Reputation: 4286
Save that I have a (large) collection of instances of Dictionary. The key value in that dictionary is always one of say 10 known strings.
If the collection contains 1000000 entries, will the that string key value occupy memory for each instance and key? Is there any good way to optimize a case like that, perhaps using string interning?
Another way would be to use say a short for the key instead and translate between the string and the short but the syntax get's a bit messy...
Upvotes: 3
Views: 1561
Reputation: 81660
Usually not - they are stored as a single immutable variable. Strings can be interned which will help saving memory.
But this depends. If you construct the string every time (e.g. concatenation) they will not be interned. Defining them as constants ensures they will be interned.
You can check if two strings are the same in memory using object.ReferenceEquals()
.
Upvotes: 2
Reputation: 133950
As others have said, it depends on how you're getting the strings to put into your list. A couple of examples should help.
Imagine you have a text file that contains 1,000 lines, all the same. That is, a file has "hello" repeated 1,000 times:
hello
hello
hello
...
If you write a program to read that file into a List<string>
the naive way, then there will be 1,000 different string instances. That is:
var myList = new List<string>();
var reader = new StreamReader("filename");
string s;
while ((s = reader.ReadLine()) != null)
{
myList.Add(s); // each string is a unique instance
}
If memory is a concern, then what you want to do is maintain a lookup table that has string keys and string values. It's a mapping of strings to single values. So when you use a duplicate string, you get a reference to the first instance.
var KeyLookup = new Dictionary<string, string>();
string AddString(string key)
{
string value;
if (!KeyLookup.TryGetValue(key, out value))
{
value = key;
KeyLookup.Add(key, value);
}
return value;
}
And then when you read the file:
while ((s = reader.ReadLine()) != null)
{
myList.Add(AddString(s)); // duplicate strings use the same instance
}
In this case, there will be only one instance of the string "hello"
in the program.
You can do something similar with the keys in your lists. Create a lookup table for your keys and make sure that whenever you add a key to your list, you add the value from the lookup table rather than the key itself.
As others have pointed out, if your known keys are already constants and you always use the constant values when adding them to the lists, then the strings are already interned and the above isn't required.
Upvotes: 0
Reputation: 111810
Constant strings are interned (so string str = "hello";
is interned). Other strings normally aren't. You can force a string to be interned using the String.Intern
static method, but be sure to read the side effects on http://msdn.microsoft.com/en-us/library/system.string.intern.aspx . Remember that if you have a const hello
string and a dynamically built hello
string, only the first will be interned. Sometimes you can gain a little memory by interning often-used strings.
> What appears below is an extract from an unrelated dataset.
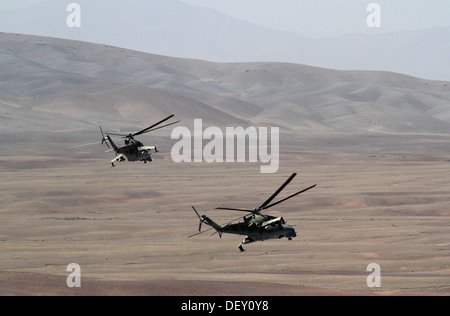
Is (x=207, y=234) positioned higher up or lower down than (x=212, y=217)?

In your situation, if you are using only a little number of strings that are already memorized in another collection AND you copy these strings (var str2 = str1
), then you aren't duplicating the string, only creating another reference. BUT if you obtain the new string manipulating the old string (var str2 = ("Z" + str1).Substring(1)
) then you are really creating a new string instead of referencing the old one.
Upvotes: 1
Reputation: 941208
String is a reference type. The dictionary contains a reference to the actual string object, 4 bytes on a 32-bit operating system. Adding the same string to multiple dictionaries produces only one copy of the string.
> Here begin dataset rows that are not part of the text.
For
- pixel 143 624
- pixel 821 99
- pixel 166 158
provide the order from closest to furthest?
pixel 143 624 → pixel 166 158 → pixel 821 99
You already got what you are looking for.
Upvotes: 1
Reputation: 18420
I think to save space or optimize it we can do one of these.
Create a 10 different List<T>
s' of int for each Item name (string). And then do search in all 10 lists for item when retrieving.
Or create a Dictionary of lists like this Dictonary<List<int>,string>
and store each key (in respective list) for each item name (string). Its almost same as above but allow you to add more items in future.
And i believe we will still get better performance
(However i would like other to comment on my assumption)
Also if you have got about 1,00,000 records you should better store it in a database and have two tables with One containing string and an ID for Item name and other containing key and Foreign key to Item ID.
Upvotes: 0